-- START OF Data for processing --
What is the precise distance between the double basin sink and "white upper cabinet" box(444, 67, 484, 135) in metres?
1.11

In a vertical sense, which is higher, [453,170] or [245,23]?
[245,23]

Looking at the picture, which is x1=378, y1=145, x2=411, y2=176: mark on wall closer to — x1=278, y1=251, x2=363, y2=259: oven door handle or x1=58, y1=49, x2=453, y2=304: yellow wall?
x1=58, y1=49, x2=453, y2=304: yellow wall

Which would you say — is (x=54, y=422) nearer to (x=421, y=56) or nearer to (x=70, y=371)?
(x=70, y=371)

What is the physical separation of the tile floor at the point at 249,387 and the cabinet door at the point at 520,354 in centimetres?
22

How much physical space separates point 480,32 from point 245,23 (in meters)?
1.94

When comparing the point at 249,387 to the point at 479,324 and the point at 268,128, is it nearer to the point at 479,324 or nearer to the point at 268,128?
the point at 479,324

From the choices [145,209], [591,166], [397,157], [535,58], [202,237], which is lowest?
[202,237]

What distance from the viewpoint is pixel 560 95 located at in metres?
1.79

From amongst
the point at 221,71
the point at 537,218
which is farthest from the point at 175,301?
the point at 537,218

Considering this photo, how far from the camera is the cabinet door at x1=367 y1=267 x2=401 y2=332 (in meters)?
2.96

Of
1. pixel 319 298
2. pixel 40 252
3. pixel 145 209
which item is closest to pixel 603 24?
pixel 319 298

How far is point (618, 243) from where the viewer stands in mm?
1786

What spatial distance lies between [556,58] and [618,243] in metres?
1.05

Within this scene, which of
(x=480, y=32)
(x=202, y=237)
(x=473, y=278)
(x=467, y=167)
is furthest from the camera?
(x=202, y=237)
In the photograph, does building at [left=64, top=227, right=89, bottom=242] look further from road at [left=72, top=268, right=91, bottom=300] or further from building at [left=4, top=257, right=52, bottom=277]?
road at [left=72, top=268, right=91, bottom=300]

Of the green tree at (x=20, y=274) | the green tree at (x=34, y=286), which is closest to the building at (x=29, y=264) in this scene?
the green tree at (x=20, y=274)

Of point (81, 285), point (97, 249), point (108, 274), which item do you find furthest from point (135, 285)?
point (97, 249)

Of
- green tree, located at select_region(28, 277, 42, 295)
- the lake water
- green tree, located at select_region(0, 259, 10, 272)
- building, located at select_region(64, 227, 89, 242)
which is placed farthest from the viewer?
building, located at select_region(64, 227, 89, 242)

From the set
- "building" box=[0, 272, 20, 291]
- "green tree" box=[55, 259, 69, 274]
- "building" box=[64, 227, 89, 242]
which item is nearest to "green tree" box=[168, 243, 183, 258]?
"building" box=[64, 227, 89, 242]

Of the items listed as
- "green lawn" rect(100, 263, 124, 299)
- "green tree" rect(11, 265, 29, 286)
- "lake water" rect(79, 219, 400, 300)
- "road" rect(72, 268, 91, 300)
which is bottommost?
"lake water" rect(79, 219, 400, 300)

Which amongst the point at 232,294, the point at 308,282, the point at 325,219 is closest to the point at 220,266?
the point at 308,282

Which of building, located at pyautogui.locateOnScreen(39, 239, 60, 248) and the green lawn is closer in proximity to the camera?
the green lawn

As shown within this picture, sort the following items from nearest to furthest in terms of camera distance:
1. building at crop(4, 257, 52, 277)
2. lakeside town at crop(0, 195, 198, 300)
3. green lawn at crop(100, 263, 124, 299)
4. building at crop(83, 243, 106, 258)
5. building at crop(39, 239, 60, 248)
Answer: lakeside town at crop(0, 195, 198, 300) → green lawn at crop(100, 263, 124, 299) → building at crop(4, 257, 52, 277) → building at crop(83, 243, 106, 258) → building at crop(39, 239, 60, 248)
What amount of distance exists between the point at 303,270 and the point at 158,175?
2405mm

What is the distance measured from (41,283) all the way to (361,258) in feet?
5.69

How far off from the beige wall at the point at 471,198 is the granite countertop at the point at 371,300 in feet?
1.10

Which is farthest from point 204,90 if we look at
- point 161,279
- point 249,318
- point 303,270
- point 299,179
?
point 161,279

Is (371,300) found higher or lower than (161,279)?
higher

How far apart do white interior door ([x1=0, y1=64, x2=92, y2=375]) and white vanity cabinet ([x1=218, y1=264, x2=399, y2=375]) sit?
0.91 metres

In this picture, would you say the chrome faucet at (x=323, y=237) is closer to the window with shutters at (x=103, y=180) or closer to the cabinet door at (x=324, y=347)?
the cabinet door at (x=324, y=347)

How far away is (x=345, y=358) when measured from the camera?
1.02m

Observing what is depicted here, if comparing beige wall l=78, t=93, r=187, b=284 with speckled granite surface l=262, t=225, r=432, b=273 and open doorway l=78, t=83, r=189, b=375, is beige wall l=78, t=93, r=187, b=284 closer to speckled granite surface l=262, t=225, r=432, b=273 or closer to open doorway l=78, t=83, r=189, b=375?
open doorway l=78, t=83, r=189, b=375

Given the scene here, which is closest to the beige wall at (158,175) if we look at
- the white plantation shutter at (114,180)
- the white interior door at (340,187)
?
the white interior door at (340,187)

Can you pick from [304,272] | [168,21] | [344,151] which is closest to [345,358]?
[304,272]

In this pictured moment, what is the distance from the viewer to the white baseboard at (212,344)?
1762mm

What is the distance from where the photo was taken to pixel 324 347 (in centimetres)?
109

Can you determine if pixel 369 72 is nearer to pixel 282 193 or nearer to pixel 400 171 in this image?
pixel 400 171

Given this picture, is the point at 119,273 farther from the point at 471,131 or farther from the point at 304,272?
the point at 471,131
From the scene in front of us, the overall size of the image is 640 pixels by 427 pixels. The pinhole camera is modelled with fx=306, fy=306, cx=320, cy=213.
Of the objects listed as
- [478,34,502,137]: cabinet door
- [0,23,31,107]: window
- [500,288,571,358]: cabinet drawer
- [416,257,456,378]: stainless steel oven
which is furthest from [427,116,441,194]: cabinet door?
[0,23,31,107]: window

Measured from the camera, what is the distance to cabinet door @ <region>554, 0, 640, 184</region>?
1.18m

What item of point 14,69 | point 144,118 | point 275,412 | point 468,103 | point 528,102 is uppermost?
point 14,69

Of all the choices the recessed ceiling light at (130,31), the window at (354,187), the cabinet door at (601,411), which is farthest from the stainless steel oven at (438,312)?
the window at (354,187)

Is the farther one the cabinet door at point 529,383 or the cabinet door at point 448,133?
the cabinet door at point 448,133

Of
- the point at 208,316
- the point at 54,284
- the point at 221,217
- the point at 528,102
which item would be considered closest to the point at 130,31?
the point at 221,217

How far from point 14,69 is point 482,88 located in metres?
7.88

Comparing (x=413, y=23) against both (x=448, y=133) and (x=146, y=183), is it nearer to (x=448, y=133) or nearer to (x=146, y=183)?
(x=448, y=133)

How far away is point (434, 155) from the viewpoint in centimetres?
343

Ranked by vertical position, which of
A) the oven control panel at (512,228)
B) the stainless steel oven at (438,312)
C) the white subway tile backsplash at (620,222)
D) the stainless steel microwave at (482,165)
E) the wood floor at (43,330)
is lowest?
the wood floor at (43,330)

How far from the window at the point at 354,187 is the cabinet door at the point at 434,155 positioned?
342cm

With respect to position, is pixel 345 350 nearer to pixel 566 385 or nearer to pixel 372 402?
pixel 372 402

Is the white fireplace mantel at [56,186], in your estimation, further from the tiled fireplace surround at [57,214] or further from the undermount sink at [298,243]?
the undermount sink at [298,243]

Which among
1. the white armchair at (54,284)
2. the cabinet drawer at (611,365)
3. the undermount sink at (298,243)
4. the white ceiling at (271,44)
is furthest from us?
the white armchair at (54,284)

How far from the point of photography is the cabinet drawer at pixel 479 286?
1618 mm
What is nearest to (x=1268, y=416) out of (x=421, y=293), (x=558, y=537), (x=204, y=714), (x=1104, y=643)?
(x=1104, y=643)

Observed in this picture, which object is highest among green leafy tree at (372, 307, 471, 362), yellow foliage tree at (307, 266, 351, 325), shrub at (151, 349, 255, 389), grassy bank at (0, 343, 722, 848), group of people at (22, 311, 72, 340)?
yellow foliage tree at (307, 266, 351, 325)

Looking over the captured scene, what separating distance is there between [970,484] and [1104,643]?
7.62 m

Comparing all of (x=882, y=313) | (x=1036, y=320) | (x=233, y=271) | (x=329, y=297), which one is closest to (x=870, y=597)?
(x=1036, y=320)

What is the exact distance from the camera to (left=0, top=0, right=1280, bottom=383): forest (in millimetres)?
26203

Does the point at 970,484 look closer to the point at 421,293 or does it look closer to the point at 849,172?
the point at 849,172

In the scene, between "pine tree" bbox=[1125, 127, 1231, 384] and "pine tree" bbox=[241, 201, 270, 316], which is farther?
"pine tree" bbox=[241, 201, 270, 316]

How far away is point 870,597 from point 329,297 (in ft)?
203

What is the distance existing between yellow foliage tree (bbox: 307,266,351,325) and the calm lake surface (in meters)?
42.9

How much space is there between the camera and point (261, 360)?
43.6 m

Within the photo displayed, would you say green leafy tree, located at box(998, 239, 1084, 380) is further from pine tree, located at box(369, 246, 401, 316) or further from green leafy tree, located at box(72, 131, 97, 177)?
-- END OF Data for processing --
(Objective): Copy everything from the line containing "What is the distance existing" down to the end of the data, unchanged.

(Task response):
What is the distance existing between yellow foliage tree (bbox: 307,266,351,325) and the calm lake surface (in meters)?
42.9

How much space is there between the camera and point (261, 360)?
43.6 m

Within the photo displayed, would you say green leafy tree, located at box(998, 239, 1084, 380) is further from pine tree, located at box(369, 246, 401, 316) or further from green leafy tree, located at box(72, 131, 97, 177)?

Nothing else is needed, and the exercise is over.